■ Assignment
Without including any images, repeat the listing below exactly.

■ Given material
::::::::
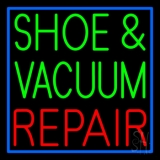 Shoe And Vacuum Repair With Border Neon Sign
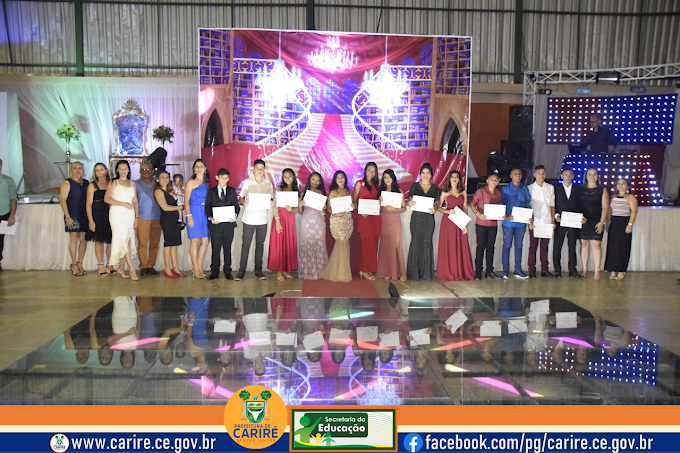 Realizada cerimônia do Baile da Segunda Formatura dos alunos concludentes do 9º Ano das escolas municipais de Cariré-CE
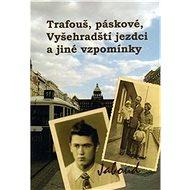 Kniha Trafouš, páskové, Vyšehradští jezdci a jiné vzpomínky: Dětství a mládí v Praze padesátých let - Kniha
::::::::
■ Response
 Shoe And Vacuum Repair With Border Neon Sign
 Realizada cerimônia do Baile da Segunda Formatura dos alunos concludentes do 9º Ano das escolas municipais de Cariré-CE
 Kniha Trafouš, páskové, Vyšehradští jezdci a jiné vzpomínky: Dětství a mládí v Praze padesátých let - Kniha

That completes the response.